These are just a few reasons you may need to work from home (WFH, telecommute, transfigure your dining room into an office), but that shouldn’t stop you from performing at your absolute peak.
Without further adieu, here are seven hacks to help you knock out your tasks as speedily and effectively as possible.
1.Stick to a Routine
Deadlines remain the same whether you’re commuting to the office or crawling out of bed to hit the typewriter. In turn, maintaining a routine, one where you wake up at a fixed time, put on a new set of clothes, and delineate when to close your laptop, helps you keep a healthy work-life balance – the once elusive dichotomy you finally have charge of.
2.Instead of Preparing Food, Consume Raw Ingredients
Just because you committed to a routine, doesn’t mean you can’t streamline each step in between. Eating is no exception as consuming solely the bare ingredients empowers you to leverage the “time” out of “lunchtime.” Don’t worry, your body receives the same nutrients when chasing celery sticks with creamy Italian as it would with a tedious salad, so go ahead and take advantage of your newfound time.
3.Brush Your Teeth Once A Week For Fourteen Minutes
Not unlike preparing meals, semi-daily tooth brushing is an overlooked time sink.

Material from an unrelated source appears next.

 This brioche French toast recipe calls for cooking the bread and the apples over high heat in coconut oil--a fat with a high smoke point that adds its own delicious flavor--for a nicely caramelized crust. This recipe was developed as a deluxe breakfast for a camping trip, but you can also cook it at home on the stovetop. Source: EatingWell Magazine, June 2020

By consolidating the American Dental Association’s recommended oral hygiene schedule into just under one power-quarter-hour, you save precious time not fumbling with your toothpaste tube and preserve 13 dollops of toothpaste each week. The more you adhere to this hack, the more time and toothpaste you save.
4.Maim Your Phone Beyond Repair
Your phone, and I cannot stress this enough, zaps your focus.
“Just one more video. Shall I make a meme? Oh, how about I send an emoji to the big group chat of friends I’m in? It’s so great that I can communicate with all of my close friends, of which I have dozens, at just the tap of a screen! Having this many friends is so tough because they want to talk to me all the time, even during work!”
The reason this stream of consciousness sounds so familiar is because your phone shares the same aura, let alone the same Wi-Fi network as you, at the expense of productivity. Many bloggers suggest putting your phone out of sight and out of mind, but those truly committed to their trade let nothing stand in the way of success. This is why you must put your phone out of service… for good.
5.Place a Monitor At Every Vantage Point From Your Workspace
You have far more real estate in your home than at your office. Therefore, you shouldn’t have to waste daylight clicking through tabs just to find a client’s email.
This is where a second monitor comes in. Add a third while you’re at it for the group spreadsheet. Now a fourth as your actual “working screen.” Hang on, two monitors to your right, two to your left, the middle, dearth of a terminal to display work-related content, yearns for a purpose. Queue the fifth monitor.
Until a monitor occupies every possible perspective from your chair, you deprive yourself and your company of your true potential.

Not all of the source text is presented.